QUOTED PASSAGE →
···
Welcome to the Joyce Luck Club!
Last month (I’m so behind on this post!), I convened the #JoyceLuckClub, my own riff of The Joy Luck Club, the sisterhood of women from Amy Tan’s famous novel. It was one of my favorite books growing up. It was the first book I saw myself in. Not just as an Asian-American woman with a complicated relationship with my mother, but as a woman who wanted to be seen for who she really was.
I love the idea of a circle of women who help each other make their own luck and fortunes in life. My modern-day version of the mahjong club is a conversation series for women breaking new ground and writing their own rules—in life, family and career—to share stories and talk in person. It’s so nice to be able to share the accomplishments and wisdom of your friends with others—and to make new friends at the same time. (With cocktails, cheese, crackers and custom Get Go fortune cookies of course!)
For the first panel discussion, co-hosted by Jenni Kayne at their effortlessly chic store in Tribeca, I invited Sylvana Durrett, the founder of Maisonette, a luxury retail site for babies and children, Cayli Cavaco Reck, founder of Knockout Beauty, an exceptionally curated beauty destination, and Jordan Salcito, founder of Ramona, a fizzy cocktail beverage that’s utterly irresistible and tastes like summer in a can (though I’ve been known to drink it all year!).
Each of these women embody qualities that I try to channel throughout my own start-up journey. Although more progressed than me, they still are in the early stages of developing their businesses and brands. As I baby-step my way forward with the Get Go, I love hearing about how others got their starts and learned to walk. Here are some takeaways that I’ll keep repeating to myself as I keep the Get Go going…
YOU ARE CAPABLE OF MORE THAN YOU KNOW.
···
SET EXERCISE A → Condense the paragraph of the Joyce Luck Club post that begins "For the first panel discussion" into a short list that keeps its main facts.

MATERIAL FOR THE TASK →
···
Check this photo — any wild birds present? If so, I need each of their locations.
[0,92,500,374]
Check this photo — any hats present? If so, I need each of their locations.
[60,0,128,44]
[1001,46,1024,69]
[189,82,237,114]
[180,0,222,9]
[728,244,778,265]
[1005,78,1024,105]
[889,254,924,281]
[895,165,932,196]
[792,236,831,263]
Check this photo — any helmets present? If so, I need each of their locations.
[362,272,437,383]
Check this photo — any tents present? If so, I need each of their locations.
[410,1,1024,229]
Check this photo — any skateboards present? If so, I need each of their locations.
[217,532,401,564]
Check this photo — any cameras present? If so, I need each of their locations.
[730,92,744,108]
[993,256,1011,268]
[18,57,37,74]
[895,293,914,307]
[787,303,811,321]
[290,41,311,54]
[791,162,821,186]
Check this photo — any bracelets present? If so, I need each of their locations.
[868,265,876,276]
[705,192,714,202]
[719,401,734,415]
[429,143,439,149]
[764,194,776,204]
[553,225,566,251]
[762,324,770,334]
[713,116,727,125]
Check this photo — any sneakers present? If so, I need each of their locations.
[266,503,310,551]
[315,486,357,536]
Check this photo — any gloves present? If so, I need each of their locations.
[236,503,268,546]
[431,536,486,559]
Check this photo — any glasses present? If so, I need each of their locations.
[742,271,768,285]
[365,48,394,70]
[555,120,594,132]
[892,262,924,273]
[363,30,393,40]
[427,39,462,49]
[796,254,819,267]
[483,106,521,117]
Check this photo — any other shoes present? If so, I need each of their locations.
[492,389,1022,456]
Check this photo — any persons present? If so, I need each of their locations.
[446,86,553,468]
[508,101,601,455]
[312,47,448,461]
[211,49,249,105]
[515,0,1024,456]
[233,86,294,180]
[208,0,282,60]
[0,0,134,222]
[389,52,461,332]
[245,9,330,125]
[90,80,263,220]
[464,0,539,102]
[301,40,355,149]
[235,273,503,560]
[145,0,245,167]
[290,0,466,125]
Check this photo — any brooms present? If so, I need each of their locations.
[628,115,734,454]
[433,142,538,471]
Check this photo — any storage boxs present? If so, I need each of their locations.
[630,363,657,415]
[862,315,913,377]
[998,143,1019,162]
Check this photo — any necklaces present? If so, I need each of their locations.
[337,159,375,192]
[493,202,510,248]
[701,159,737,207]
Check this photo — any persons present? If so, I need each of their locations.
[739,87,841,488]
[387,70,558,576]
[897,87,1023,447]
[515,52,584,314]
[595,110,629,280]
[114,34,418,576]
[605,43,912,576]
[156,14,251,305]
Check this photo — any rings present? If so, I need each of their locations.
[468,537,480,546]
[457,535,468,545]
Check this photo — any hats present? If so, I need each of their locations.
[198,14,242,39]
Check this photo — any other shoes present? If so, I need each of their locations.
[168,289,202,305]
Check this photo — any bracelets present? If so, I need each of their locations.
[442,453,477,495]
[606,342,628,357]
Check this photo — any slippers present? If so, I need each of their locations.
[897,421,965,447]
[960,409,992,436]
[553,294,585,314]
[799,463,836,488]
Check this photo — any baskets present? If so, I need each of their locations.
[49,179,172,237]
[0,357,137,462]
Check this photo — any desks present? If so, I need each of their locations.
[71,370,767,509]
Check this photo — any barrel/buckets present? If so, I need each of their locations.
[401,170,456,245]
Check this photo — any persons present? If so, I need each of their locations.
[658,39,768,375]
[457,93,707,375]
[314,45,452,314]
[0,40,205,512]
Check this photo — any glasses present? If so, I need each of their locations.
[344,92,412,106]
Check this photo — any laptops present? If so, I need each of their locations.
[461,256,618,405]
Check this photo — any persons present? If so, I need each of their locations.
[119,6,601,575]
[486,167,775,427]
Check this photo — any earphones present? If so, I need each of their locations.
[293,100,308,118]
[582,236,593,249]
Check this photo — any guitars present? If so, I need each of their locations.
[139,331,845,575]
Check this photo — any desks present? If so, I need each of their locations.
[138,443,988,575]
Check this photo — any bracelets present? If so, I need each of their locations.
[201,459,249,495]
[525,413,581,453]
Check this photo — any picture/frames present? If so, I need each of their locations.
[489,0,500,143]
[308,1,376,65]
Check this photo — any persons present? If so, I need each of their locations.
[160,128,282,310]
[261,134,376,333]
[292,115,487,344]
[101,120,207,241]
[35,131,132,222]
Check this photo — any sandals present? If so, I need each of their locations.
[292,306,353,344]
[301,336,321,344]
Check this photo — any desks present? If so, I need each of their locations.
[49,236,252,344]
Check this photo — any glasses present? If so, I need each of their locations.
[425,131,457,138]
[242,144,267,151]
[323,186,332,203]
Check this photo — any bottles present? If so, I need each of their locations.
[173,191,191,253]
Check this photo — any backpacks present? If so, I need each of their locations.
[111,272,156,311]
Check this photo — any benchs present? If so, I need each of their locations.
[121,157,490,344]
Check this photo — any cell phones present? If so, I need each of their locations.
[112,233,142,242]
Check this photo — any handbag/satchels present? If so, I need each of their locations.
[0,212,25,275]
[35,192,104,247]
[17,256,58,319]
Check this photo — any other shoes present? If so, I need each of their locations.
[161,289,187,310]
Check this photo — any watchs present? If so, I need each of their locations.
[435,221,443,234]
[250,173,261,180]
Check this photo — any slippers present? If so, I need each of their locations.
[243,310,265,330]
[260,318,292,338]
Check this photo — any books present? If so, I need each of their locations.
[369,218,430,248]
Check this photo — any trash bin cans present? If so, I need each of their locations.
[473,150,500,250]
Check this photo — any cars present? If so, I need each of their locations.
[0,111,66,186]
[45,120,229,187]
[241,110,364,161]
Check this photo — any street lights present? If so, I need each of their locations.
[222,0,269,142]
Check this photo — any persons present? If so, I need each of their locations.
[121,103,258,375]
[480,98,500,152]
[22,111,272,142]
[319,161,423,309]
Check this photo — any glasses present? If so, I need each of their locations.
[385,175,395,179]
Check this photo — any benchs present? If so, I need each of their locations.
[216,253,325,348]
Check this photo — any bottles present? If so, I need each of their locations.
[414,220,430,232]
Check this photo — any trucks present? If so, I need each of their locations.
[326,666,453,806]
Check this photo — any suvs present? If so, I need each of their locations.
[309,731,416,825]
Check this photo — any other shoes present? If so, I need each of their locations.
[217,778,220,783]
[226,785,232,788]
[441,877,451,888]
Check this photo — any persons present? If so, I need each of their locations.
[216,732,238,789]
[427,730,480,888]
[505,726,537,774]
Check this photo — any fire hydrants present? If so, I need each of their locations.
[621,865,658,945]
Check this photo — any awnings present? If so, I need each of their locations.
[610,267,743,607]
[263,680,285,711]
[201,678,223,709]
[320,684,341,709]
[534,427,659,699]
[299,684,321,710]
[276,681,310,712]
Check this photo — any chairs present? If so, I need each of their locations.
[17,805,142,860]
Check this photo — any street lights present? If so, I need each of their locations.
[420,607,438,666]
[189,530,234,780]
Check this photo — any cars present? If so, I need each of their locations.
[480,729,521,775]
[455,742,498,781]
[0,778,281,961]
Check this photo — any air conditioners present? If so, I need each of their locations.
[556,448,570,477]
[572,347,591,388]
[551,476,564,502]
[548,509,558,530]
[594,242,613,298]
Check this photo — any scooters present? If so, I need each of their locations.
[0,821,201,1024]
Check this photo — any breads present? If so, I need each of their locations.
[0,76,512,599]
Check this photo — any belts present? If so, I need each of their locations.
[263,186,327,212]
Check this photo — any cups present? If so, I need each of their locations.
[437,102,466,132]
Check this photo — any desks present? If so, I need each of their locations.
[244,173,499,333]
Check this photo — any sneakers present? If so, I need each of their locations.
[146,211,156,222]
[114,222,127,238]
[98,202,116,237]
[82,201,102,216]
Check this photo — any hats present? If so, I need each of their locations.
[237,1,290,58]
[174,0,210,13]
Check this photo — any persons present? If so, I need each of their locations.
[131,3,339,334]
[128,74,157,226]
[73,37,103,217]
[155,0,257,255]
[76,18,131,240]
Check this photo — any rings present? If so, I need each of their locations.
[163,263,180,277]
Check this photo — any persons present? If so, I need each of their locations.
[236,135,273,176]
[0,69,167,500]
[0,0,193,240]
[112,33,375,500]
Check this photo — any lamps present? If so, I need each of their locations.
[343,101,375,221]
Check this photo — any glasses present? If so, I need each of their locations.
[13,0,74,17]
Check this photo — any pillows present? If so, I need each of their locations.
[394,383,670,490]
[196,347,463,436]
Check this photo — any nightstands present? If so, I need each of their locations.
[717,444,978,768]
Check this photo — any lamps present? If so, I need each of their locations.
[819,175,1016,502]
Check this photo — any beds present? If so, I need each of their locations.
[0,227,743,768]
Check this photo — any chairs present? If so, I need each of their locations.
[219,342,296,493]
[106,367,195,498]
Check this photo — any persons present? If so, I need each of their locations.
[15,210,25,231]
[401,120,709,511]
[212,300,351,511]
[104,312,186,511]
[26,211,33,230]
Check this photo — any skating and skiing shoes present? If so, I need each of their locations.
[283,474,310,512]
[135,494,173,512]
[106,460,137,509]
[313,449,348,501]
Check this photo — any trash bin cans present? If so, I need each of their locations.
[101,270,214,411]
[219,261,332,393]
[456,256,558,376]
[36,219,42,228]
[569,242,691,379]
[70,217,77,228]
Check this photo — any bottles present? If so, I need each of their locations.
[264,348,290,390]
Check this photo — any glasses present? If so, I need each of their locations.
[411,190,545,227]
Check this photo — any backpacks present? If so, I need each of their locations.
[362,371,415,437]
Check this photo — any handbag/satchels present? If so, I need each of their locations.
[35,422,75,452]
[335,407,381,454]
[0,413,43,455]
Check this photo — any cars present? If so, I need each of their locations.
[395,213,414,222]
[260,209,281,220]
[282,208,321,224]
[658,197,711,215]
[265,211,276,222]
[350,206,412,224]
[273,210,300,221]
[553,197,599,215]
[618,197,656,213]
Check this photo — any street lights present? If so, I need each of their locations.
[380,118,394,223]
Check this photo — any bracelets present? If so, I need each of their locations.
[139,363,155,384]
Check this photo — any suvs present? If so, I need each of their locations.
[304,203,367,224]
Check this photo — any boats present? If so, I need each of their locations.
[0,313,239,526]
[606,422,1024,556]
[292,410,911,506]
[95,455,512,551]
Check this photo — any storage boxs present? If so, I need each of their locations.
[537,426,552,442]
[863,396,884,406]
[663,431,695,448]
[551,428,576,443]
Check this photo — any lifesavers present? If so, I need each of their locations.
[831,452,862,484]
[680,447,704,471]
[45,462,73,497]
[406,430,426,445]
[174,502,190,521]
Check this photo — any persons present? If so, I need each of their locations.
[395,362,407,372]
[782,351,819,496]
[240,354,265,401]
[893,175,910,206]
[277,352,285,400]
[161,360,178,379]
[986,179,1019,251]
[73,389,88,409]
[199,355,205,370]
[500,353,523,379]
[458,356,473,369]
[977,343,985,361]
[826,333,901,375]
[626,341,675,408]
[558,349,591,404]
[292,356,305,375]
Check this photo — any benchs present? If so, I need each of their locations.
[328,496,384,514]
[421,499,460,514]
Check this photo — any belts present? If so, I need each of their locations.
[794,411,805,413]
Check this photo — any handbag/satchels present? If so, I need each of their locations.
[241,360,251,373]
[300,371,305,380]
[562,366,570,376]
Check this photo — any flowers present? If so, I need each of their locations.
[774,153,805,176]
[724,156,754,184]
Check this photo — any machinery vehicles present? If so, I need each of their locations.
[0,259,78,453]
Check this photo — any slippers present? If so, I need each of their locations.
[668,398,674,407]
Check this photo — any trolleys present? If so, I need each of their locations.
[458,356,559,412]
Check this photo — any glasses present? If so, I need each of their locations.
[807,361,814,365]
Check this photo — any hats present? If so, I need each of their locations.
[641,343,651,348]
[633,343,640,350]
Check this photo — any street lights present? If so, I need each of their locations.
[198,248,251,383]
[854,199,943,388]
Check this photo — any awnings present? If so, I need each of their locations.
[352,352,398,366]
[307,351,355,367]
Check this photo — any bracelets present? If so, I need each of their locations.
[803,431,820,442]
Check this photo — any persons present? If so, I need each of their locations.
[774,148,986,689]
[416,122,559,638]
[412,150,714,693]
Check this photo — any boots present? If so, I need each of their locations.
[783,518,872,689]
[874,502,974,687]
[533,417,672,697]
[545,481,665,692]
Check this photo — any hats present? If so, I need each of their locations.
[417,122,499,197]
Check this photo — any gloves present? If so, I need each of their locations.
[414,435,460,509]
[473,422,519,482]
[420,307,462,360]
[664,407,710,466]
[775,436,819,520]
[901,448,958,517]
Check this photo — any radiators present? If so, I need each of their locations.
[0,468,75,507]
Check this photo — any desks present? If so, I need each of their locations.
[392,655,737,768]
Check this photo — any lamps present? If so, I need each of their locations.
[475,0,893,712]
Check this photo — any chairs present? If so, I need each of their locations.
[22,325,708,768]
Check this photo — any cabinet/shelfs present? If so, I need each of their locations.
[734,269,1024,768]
···
SET EXERCISE B → Lay out the stretch of entries from the line that contains "Check this photo — any lifesavers" through the line that contains "[562,366,570,376]" as a numbered list, leaving out any blank lines.

RESPONSE A →
- First panel discussion: co-hosted by Jenni Kayne at its store in Tribeca
- Panelists invited:
  - Sylvana Durrett, founder of Maisonette, a luxury retail site for babies and children
  - Cayli Cavaco Reck, founder of Knockout Beauty, a curated beauty destination
  - Jordan Salcito, founder of Ramona, a fizzy cocktail beverage

RESPONSE B →
1. Check this photo — any lifesavers present? If so, I need each of their locations.
2. [831,452,862,484]
3. [680,447,704,471]
4. [45,462,73,497]
5. [406,430,426,445]
6. [174,502,190,521]
7. Check this photo — any persons present? If so, I need each of their locations.
8. [395,362,407,372]
9. [782,351,819,496]
10. [240,354,265,401]
11. [893,175,910,206]
12. [277,352,285,400]
13. [161,360,178,379]
14. [986,179,1019,251]
15. [73,389,88,409]
16. [199,355,205,370]
17. [500,353,523,379]
18. [458,356,473,369]
19. [977,343,985,361]
20. [826,333,901,375]
21. [626,341,675,408]
22. [558,349,591,404]
23. [292,356,305,375]
24. Check this photo — any benchs present? If so, I need each of their locations.
25. [328,496,384,514]
26. [421,499,460,514]
27. Check this photo — any belts present? If so, I need each of their locations.
28. [794,411,805,413]
29. Check this photo — any handbag/satchels present? If so, I need each of their locations.
30. [241,360,251,373]
31. [300,371,305,380]
32. [562,366,570,376]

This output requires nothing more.